His eyes glistening at times, Ichiro talked about how much it meant to return to the Mariners, where he had his greatest seasons in MLB. According to reports, he will earn a base salary of $750,000 with a chance to earn $2 million with incentives.

“Somewhere deep inside, I wanted to return and wear the uniform again,” he said.

Ichiro talked of the tug on his heart strings he always felt when he flew back into Seattle, where he maintained a home even after he left to play for the Yankees and Marlins.

“From my window I’d see Safeco Field, and it was home,” he said. “It wasn’t really home, but it was home to me. It was such a close place to me, but it was far because I was in a distant place. For me to come back and be here again — sometimes you take things for granted. You know it’s there, and it’s something that’s special, but when you go away and come back, it makes it even more special.”

No longer, however, can Ichiro be penciled into the lineup every day with the automatic assumption he’ll hit .300, bang out 200 hits, make the All-Star team and win a Gold Glove, as was the case every year from 2001 to 2010 in his first Mariners stint. In fact, it’s a major question how much production he has to offer. But Ichiro says he comes back humbled from the experience of becoming a part-time player, no longer able to assume every day he was going to play.

“After I went to New York, I had to go look at the lineup,” he said. “I didn’t know if I was going to play that day. I had experiences where I would be in the on-deck circle and a left-handed pitcher would come in, and I would have to sit back down. There were many times I struggled, and it was tough.

“But I was able to learn from those experiences, and I was able to adapt and be able to go out and perform even though the situations and atmospheres have changed. All those things I went through have made me who I am today, able to adapt to whatever comes my way.”

After the news conference, Mariners manager Scott Servais gave the first hint of how he plans to use Ichiro, whose arrival was necessitated by an oblique injury expected to sideline left fielder Ben Gamel four to six weeks. Servais indicated that Ichiro’s acquisition is not merely ceremonial. He’s going to be a main option, along with Guillermo Heredia, to fill in for Gamel in left field. Servais said he expects Ichiro — who will make his first appearance in uniform Thursday — to play four or five days a week when the season begins.

“I don’t think it’s going to be seven days a week, but we’ll get him out there,” Servais said. “I believe he can help us.

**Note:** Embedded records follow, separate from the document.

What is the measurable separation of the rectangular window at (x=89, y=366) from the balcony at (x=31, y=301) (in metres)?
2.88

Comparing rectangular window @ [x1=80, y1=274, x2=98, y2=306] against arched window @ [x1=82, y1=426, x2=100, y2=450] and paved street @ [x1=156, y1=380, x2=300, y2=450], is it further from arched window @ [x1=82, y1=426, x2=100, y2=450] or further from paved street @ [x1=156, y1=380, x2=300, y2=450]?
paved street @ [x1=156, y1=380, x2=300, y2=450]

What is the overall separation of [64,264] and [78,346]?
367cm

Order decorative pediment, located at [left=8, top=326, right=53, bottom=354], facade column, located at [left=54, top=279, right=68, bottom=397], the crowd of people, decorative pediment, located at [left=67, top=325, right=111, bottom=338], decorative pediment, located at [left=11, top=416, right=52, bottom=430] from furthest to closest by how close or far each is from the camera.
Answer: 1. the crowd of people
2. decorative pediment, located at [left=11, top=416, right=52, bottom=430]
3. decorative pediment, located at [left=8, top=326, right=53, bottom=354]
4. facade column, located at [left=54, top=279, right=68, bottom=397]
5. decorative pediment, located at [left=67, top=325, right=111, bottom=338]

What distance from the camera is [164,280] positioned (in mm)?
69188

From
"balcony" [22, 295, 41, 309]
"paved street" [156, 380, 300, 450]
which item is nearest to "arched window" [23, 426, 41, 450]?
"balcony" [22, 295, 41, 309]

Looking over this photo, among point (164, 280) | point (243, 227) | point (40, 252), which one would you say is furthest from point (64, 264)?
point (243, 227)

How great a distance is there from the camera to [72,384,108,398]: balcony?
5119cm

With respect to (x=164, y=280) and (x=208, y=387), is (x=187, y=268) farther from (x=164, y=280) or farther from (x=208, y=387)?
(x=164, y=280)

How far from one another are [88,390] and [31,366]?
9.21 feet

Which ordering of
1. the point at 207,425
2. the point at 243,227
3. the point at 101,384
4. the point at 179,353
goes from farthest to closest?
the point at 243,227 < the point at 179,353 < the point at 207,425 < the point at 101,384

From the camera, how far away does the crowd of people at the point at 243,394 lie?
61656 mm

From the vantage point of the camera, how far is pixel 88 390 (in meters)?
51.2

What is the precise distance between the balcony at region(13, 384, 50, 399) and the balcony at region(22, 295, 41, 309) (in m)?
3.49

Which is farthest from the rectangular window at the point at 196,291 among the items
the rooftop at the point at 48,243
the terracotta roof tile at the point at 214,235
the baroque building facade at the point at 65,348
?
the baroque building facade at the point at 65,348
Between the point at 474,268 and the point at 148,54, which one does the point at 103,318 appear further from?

Our people making the decisions on the roster believe he can help us, so we’ll give it a shot.”

Mariners general manager Jerry Dipoto and Ichiro’s agent, John Boggs, had talked intermittently, at times intensively, throughout the offseason about a deal, to the point that Dipoto said he felt he was talking more to Boggs than his wife. But nothing came of it, and as spring training hit its third week, with Ichiro one of many prominent free agents still unsigned, it looked like he might have to return to Japan to continue his career. Yet Boggs persevered.

“Early on, we had some discussions that were very, very encouraging, but then as the offseason started to play out, things started to change,” Boggs said.

However, they changed abruptly once again when Gamel got hurt, and this time, the sides were able to forge a deal quickly.

“We feel like it’s a good move for us, notably because of what Ichiro brings to us on the field but also what he brings to us in the clubhouse,” Dipoto said, noting how much he can help Seattle’s young outfielders as well as converted infielder Dee Gordon.

That leadership role is one that Ichiro sounded eager to embrace.

“In 2001, when I first came over, I was really only worried about myself, because I knew that if I didn’t perform, I wasn’t going to be around,” he said. “So I only had that time to really worry about me and think about what I needed to do. It’s been 17 years since then. I still have things I want to do, I want to accomplish, as a player. But what’s different for me today, I’m really thinking about this year, what the Seattle Mariners need and what I can do to help. That’s what I want to do. I want to be able to help the Seattle Mariners.

“I want to give it all. Everything that I’ve gained, everything I’ve done in my career, I want to just give it all right here in Seattle.”